### Excerpts from a dataset
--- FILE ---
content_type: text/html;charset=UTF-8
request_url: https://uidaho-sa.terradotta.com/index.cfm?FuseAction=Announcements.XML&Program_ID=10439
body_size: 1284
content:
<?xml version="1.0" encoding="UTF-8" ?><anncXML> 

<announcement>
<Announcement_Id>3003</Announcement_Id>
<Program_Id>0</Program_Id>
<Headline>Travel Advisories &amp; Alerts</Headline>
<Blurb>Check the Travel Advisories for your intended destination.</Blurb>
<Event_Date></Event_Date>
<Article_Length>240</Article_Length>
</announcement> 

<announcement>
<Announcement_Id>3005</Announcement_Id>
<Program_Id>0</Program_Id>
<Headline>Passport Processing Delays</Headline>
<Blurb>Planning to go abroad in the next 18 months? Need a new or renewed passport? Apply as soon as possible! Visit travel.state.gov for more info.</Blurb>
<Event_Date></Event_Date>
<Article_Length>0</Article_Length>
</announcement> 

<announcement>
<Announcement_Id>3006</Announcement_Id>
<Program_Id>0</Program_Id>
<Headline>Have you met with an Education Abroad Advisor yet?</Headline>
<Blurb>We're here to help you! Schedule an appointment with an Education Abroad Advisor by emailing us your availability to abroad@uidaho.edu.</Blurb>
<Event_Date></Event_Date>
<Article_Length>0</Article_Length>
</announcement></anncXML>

---

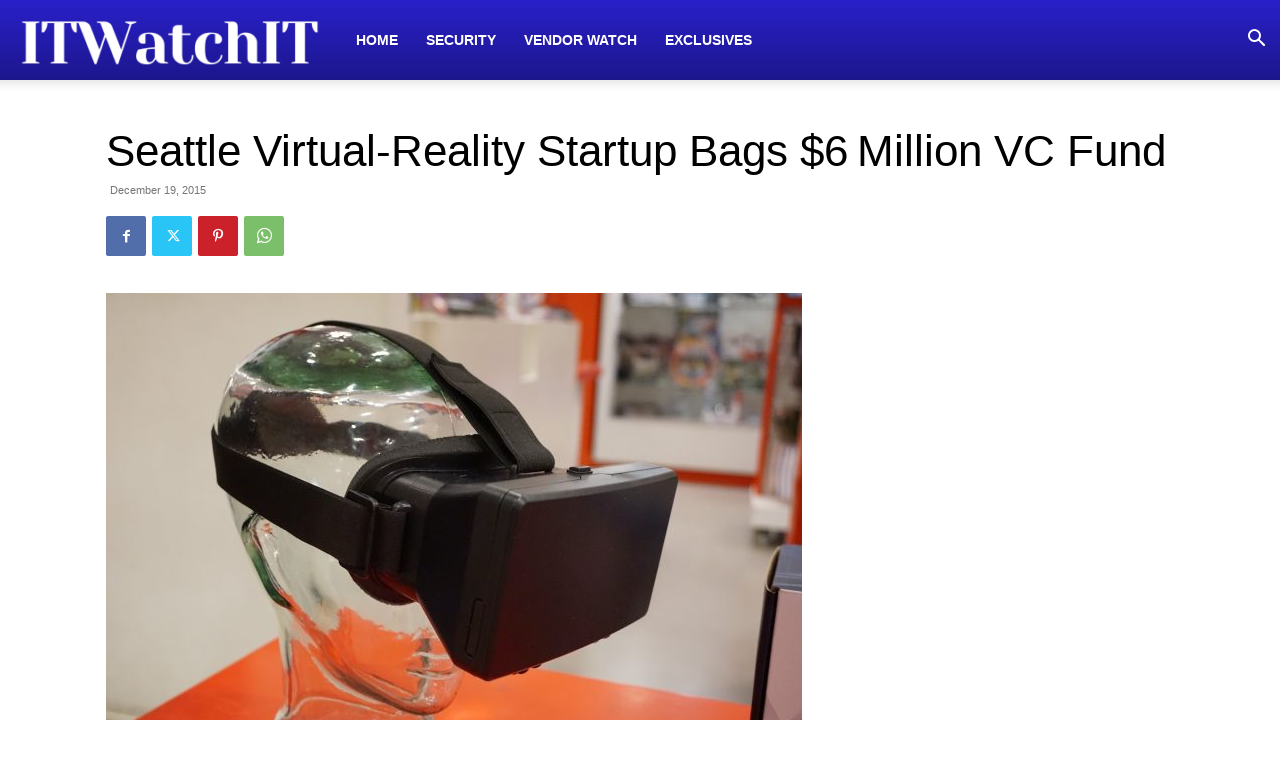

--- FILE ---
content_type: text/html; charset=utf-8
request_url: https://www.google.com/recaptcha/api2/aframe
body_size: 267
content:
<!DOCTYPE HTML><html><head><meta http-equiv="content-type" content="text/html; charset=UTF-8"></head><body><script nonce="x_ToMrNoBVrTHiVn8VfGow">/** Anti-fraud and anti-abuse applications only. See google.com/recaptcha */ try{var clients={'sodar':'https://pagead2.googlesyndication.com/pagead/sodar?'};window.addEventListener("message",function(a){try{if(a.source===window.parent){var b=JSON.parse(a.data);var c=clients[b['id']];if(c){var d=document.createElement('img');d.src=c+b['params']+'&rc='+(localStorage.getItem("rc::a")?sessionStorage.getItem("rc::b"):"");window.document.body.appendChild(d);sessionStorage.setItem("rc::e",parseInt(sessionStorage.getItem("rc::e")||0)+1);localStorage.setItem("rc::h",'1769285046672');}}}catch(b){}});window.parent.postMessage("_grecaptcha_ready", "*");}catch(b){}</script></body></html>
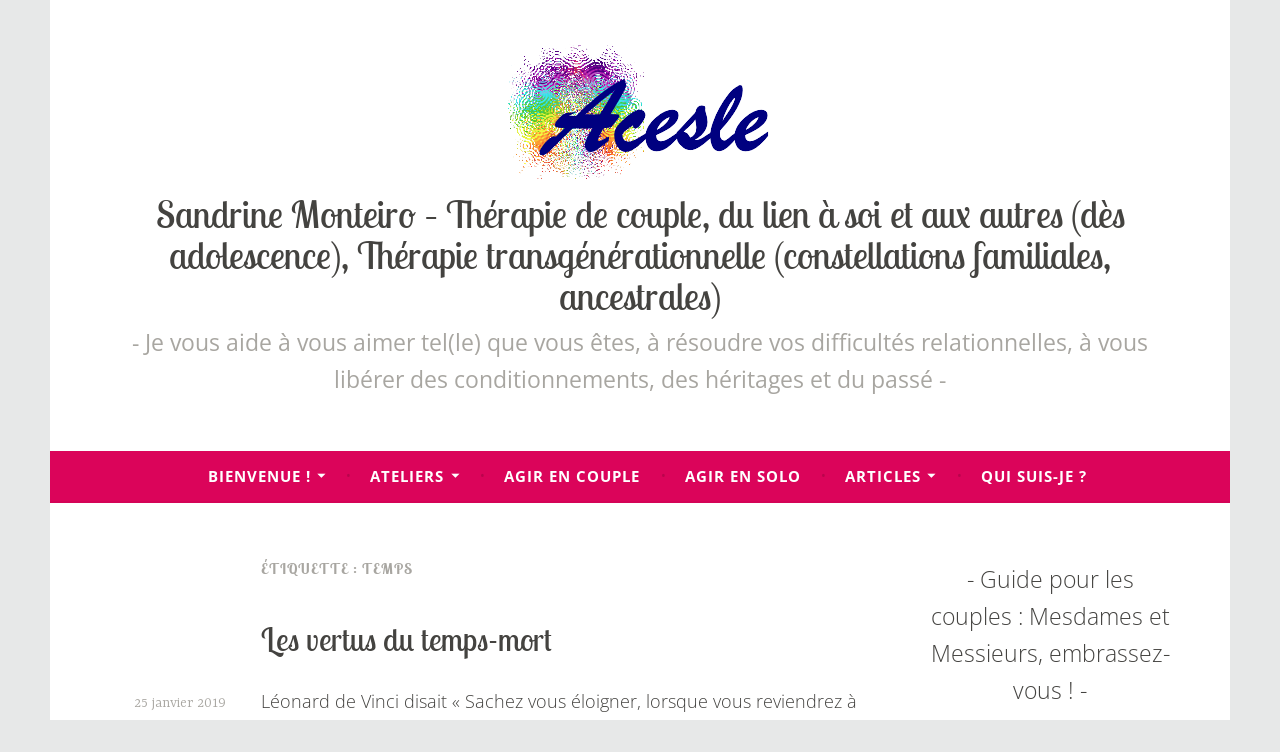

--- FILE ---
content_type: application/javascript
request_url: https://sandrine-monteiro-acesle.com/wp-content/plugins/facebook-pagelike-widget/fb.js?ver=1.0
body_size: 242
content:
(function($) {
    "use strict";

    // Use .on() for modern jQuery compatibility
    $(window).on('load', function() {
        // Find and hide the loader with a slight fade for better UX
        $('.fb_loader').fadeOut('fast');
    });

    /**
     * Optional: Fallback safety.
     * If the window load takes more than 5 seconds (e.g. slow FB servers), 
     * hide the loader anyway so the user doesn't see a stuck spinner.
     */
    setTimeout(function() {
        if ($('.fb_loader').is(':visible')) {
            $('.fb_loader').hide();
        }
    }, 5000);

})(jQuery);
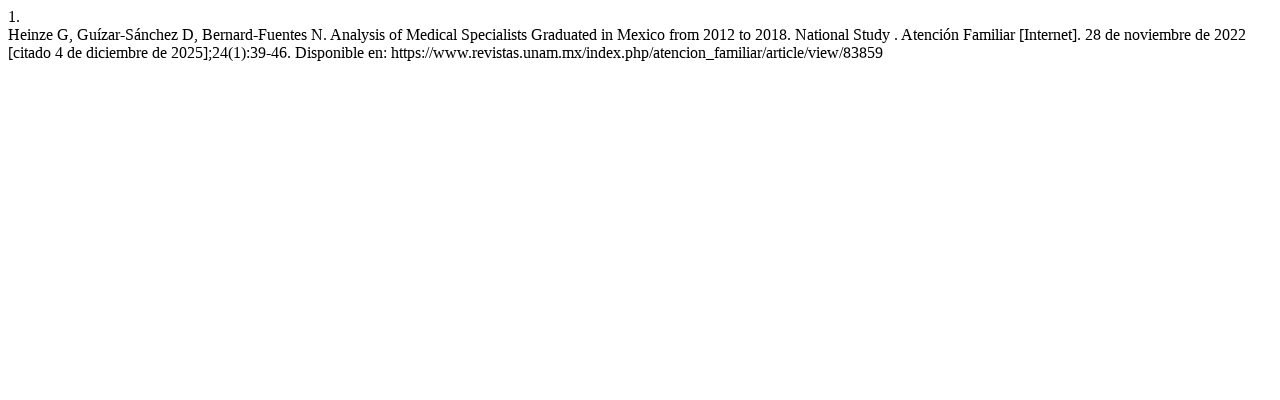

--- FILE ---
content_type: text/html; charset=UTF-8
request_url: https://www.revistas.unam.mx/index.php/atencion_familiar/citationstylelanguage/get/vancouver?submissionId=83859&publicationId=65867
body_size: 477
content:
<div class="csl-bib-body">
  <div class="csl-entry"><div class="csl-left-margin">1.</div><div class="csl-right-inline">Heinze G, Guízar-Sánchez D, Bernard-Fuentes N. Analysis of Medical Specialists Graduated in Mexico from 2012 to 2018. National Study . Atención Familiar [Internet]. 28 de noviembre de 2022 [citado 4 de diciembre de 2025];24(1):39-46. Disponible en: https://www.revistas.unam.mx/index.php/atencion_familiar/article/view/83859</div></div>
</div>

### EXERCISE AIM
Determine the number of lines in the data above that include the word "class", then answer with that number alone.

### SOLUTION TO THIS TASK
2